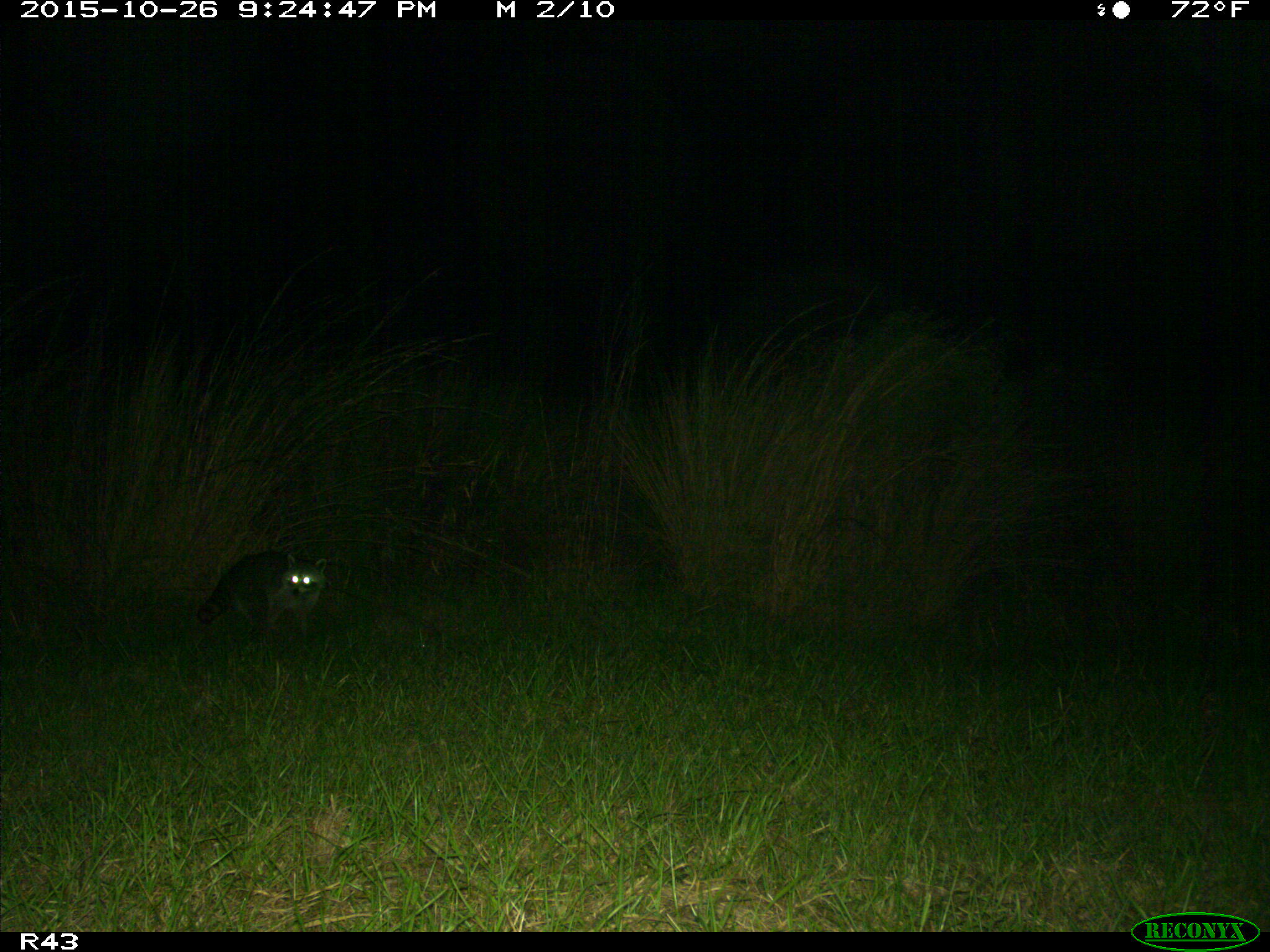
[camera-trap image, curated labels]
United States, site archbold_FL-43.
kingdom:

· · · · · · ·

**Directions for this task**
Set down the complete material exactly, but do not include the images.

**Task solution**
[camera-trap image, curated labels]
United States, site archbold_FL-43.
kingdom:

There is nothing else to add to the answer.